Paper TC+EM+AS-WeA3
Ion Dependence of Gate Dielectric Behavior of Beta-Aluminas in Transparent Oxide Field-Effect Transistors

Wednesday, October 31, 2012, 2:40 pm, Room 007

Sodium beta-alumina (SBA) is an excellent gate dielectric material which can be used in low-voltage (2 V), solution-processed transparent oxide field-effect transistors (FETs). Sodium ions have been experimentally proved to be the origin of the high capacitance observed in SBA gate dielectric. With this discovery, the investigation of dielectric properties of alumina with the incorporation of other alkali metal ions (for example K⁺, Li⁺) becomes compelling.

High field-effect mobility (about 20 cm²·V^-1·s^-1), high saturation drain current (about 1 mA), and small subthreshold swing (about 200 mV/decade ) were achieved in low-voltage (2 V), spin-coated zinc-tin-oxide (ZTO) FETs with potassium beta-alumina (PBA) and lithium beta-alumina (LBA) dielectrics. This proves that the incorporation of alkali metal ions in beta-aluminas is a general route to reduce operation voltage of transistors while achieve excellent electrical performance.

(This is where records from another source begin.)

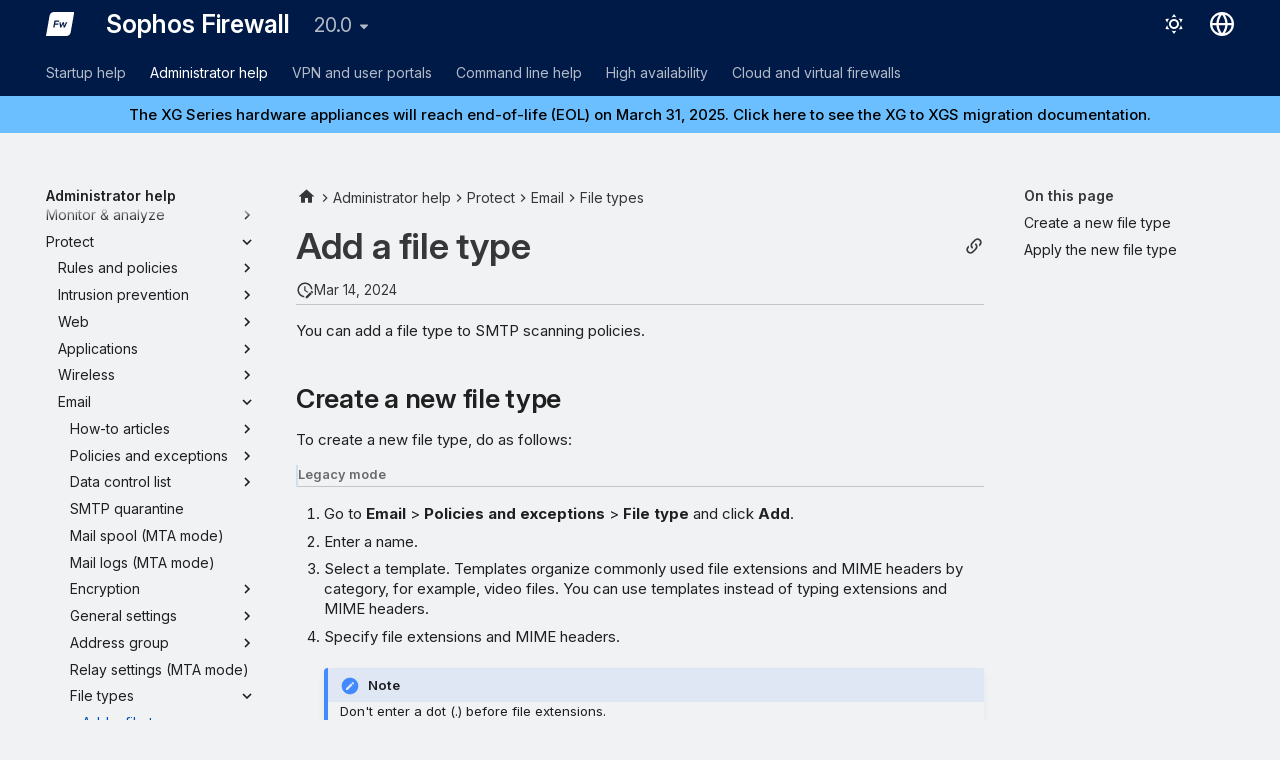

--- FILE ---
content_type: text/javascript
request_url: https://static.cloud.coveo.com/atomic/v3.20/p-f1aae168.js
body_size: 1196
content:
import{D as n}from"./p-1498ed90.js";const t=()=>import.meta.url;function e(n){let t;return function(...e){if(n){t=n.apply(this,e);n=()=>{}}return t}}function r(n){return n.replace(/([a-z0-9]|(?=[A-Z]))([A-Z])/g,"$1-$2").toLowerCase()}function u(n){return n.replace(/-./g,(n=>n[1].toUpperCase()))}function o(n){return n.toLowerCase().replace(/([_][a-z])/g,(n=>n.toUpperCase().replace("_","")))}function s(n){return n.replace(/\s/g,"-").toLowerCase()}function i(n,t=5){const e=Math.random().toString(36).substring(2,2+t);if(!n){return e}return n+e}function f(n){return(new window.DOMParser).parseFromString(n,"text/xml")}function c(n){return n.nodeType===Node.ELEMENT_NODE}function a(n){return n.nodeType===Node.TEXT_NODE}function l(n){if(c(n)){return!(n instanceof HTMLStyleElement)}if(a(n)){return!!n.textContent?.trim()}return false}function d(n){for(let t=0;t<n.childNodes.length;t++){const e=n.childNodes.item(t);if(l(e)){return true}}return false}function m(n){const e=t();const r=e!==undefined?new URL("./",e).href:new URL("./",window.document.baseURI).href;const u=new URL(n,r);return u.origin!==window.location.origin?u.href:u.pathname}function w(n,t="./assets"){const[,e,r]=n.match(/^([a-z]+):\/\/(.*?)(\.svg)?$/)||[];if(!e){if(n.startsWith("./")||n.startsWith("../")){return n}return null}if(e==="http"||e==="https"){return n}if(e==="assets"){return m(`${t}/${r}.svg`)}return null}function L(n,t){const e=n.parentElement;if(!e){return false}if(e.tagName===t.toUpperCase()){return true}return L(e,t)}const h=(n,t)=>n.compareDocumentPosition(t)&Node.DOCUMENT_POSITION_FOLLOWING?-1:1;function g(t){const e=n.sanitize(`<style>${t}</style>`,{ALLOWED_TAGS:["style"],ALLOWED_ATTR:[],FORCE_BODY:true});const r=document.createElement("div");r.innerHTML=e;return r.querySelector("style")?.innerHTML}function p(n=document){const t=n.activeElement;if(t?.shadowRoot){return p(t.shadowRoot)??t}return t}function R(n){return document.hasFocus()&&(!(n.relatedTarget instanceof Node)||n.currentTarget instanceof Node&&!n.currentTarget.contains(n.relatedTarget))}async function y(){return new Promise((n=>setTimeout(n,10)))}function A(n){let t=n;while(t&&t.parentNode){if(t.parentNode===document){return true}else if(t.parentNode instanceof ShadowRoot){t=t.parentNode.host}else{t=t.parentNode}}return false}function O(n){if(n.parentNode){return n.parentNode}if(n instanceof ShadowRoot){return n.host}return null}function T(n,t){if(t===n){return true}if(t instanceof HTMLElement&&t.assignedSlot&&T(n,t.assignedSlot)){return true}const e=O(t);return e===null?false:T(n,e)}function $(n,t){return n.reduce(((n,e,r)=>{const u=t(e,r);if(!(u in n)){n[u]=[]}n[u].push(e);return n}),{})}function E(...n){const t={};for(const e of n){Object.defineProperties(t,Object.getOwnPropertyDescriptors(e))}return t}export{c as a,R as b,r as c,y as d,$ as e,l as f,d as g,L as h,A as i,o as j,u as k,h as l,g as m,T as n,e as o,f as p,O as q,i as r,E as s,s as t,p as u,w as v};
//# sourceMappingURL=p-f1aae168.js.map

To investigate the effect of alkali metal ions on beta-alumina capacitance, beta-alumina Metal-Insulator-Metal (MIM) capacitors (PBA, LBA, and SBA) were analyzed in a frequency range from 100 Hz to 1 MHz. A tendency for beta-alumina capacitance to increase with increasing atomic number of alkali metal ions was observed. Besides, beta-alumina capacitance was found to decrease as temperature increases and LBA showed the strongest temperature dependence of capacitance. Moreover, capacitance of beta-aluminas with different thickness was measured and they were independent of thickness. With these results, electric double layer (EDL) structure was proposed as one way to explain the high capacitance of beta-alumina dielectrics. Ion exchange experiments showed significant diffusion of both lithium ion and potassium ion between PBA and LiNO₃ solution; however, a high concentration difference did not seem to cause obvious diffusion of either lithium ion or potassium ion between LBA and KNO₃ solution. This selective ion exchange behavior in beta-aluminas showed that the Al₂O₃ matrix structure would be affected by the alkali metal ions incorporated, and/or that Li ions are much more strongly bound. Thus, varying intercalated ion types and concentrations can be a means of tuning frequency-dependent capacitance of alumina films.